Series: Sean O’Hagan on photography

“Theoretically there’s no such thing as a colour photograph,” Jessica Eaton tells me authoritatively as she guides me around her debut British exhibition, Ad Infinitum – though her brightly coloured geometric photographs dramatically refute this statement. Her images are, in fact, complex illusions made by the inner workings of her analog camera.

Eaton uses light the way painters mix colours. Her images nod to colour field painting, Bridget Riley, Josef Albers and Sol LeWitt. And her end results are both formally beautiful and, the more you look at them, mesmerising in their tonal depth.
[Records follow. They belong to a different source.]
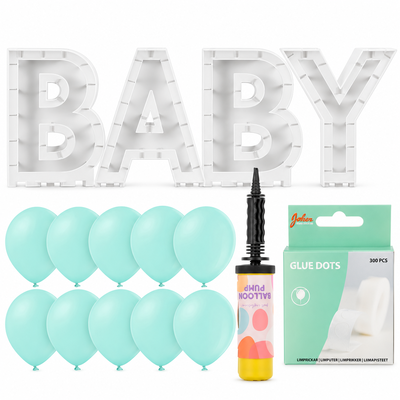 BABY i ballongmosaik – mintfärgad golvinstallation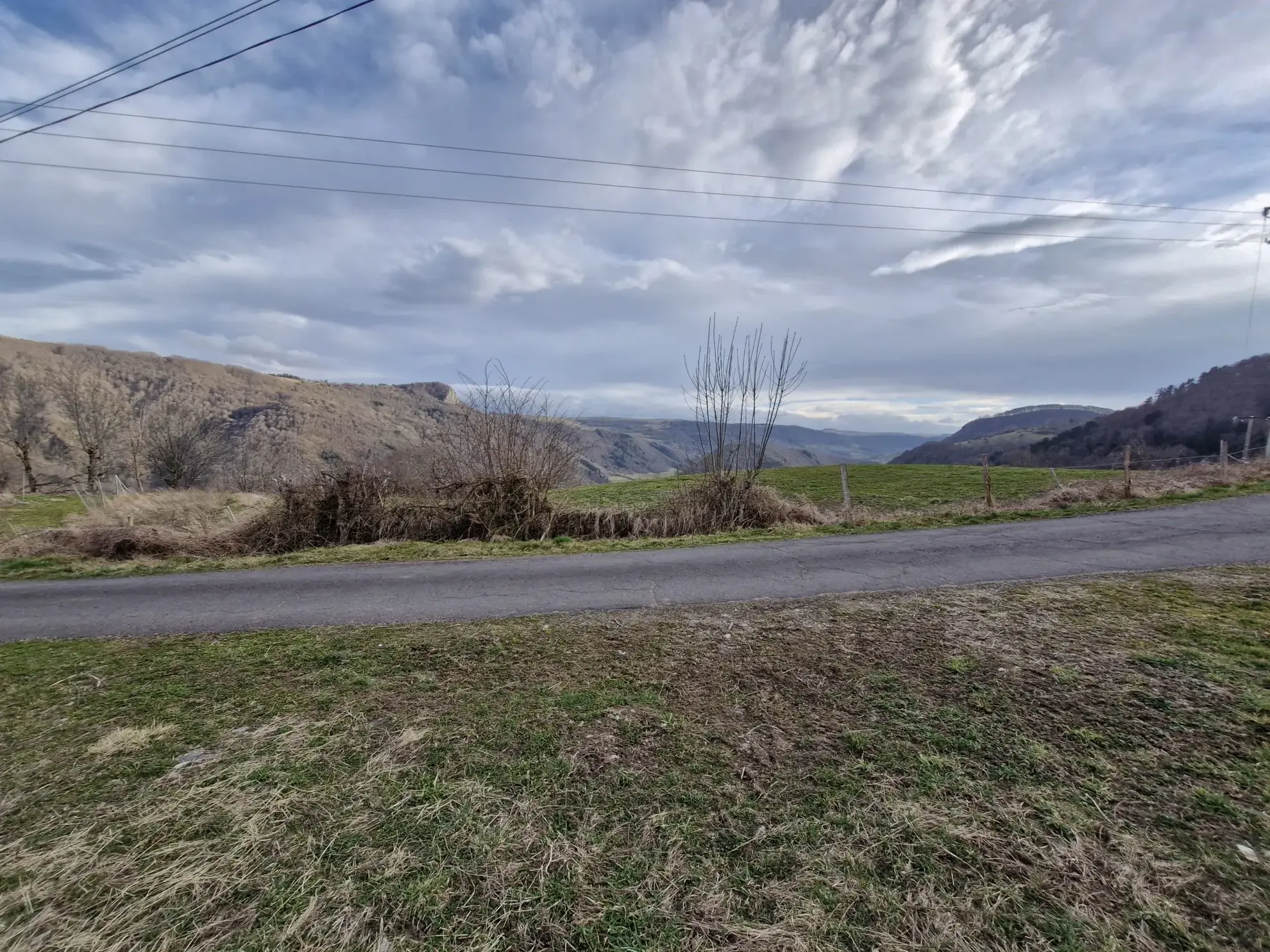 Ferme authentique à Besse-et-Saint-Anastaise avec grand terrain et potentiel de rénovation 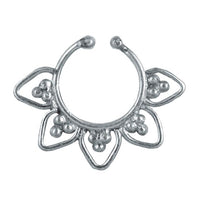 Load image into Gallery viewer, Fake Nasenring mit kleinen Kugeln als Dreieck verziert 925 Sterling Silber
This Canadian-born artist has created a considerable buzz of late – and now she has the backing of the Photographers’ Gallery for this show at the Hospital Club, in London’s Covent Garden.

Her complex works owe nothing at all to Photoshop, but emerge out of a painstaking process that melds technical expertise, chance – and a degree of surrender to hit-and-miss, old-school technology. “My fuck-up rate is pretty high,” she says. “On average, one work out of every 200 sheets of film. I think of it as a kind of strategy game. There is a lot of waiting and concentration involved.”

It’s a way of working that takes some explaining – especially when you realise that the colours you see never exist in reality. The bright cubes come about because of a “tripartite additive colour process” she stumbled across in an ancient Kodak manual. Eaton makes actual cubes, which vary from 5 to 25 inches, paints them in various shades of grey, then shoots them over and over on the same negative. Each time, she places a red, green or blue colour separation filter over her lens and, with each exposure, the three colours eventually merge to become her signature vibrant, geometric cubes. (If you look closely, you can still see the rough textures of her painted surfaces, which gives them an unlikely arts-and-crafts earthiness.)

“I’m basically exploiting the interior of the camera,” she says. “The colours mix inside it. With paint, mixing colours is a darkening process, but light works in the opposite way, making increasingly bright colours each time. If I kept going, I would end up with a pure, brilliant white.”

For more complex cubes, Eaton flips over the back of her camera and shoots more than one cube on the same piece of film. And for her blurred, retinal-scorching squares, she even moves the camera up and down as she shoots.

Why squares and cubes, though? “I adhere to Sol LeWitt’s idea that you find the most beautiful unobtrusive object that can be used over and over again until it disappears, and the idea becomes the subject.”

Intense and intellectual, even when hungover and jet-lagged, as she is when we meet, 36-year-old Eaton is the hottest photographic artist to come out of Canada since Jeff Wall. To acknowledge this, the Canadian cultural attache opened her London exhibition with a speech that mixed deadpan humour and obvious pride in her achievements. Born in Regina, Saskatchewan, Eaton currently lives and works in Montreal, a city more renowned for its groundbreaking rock – Arcade Fire, God Speed You Black Emperor – than its art. Next year, she will relocate to New York and embark on her next exploration, of still lives of flowers.

Her work is a dramatically beautiful response to the ongoing debate about photography’s meaning in our age of relentless digital distraction. But it will divide opinion. “I think photography is still relatively conservative in terms of its artistic possibilities,” she says. “I suppose one of the big questions I am asking is: what is inherently photographic?”

That is as pertinent a question now as ever it was.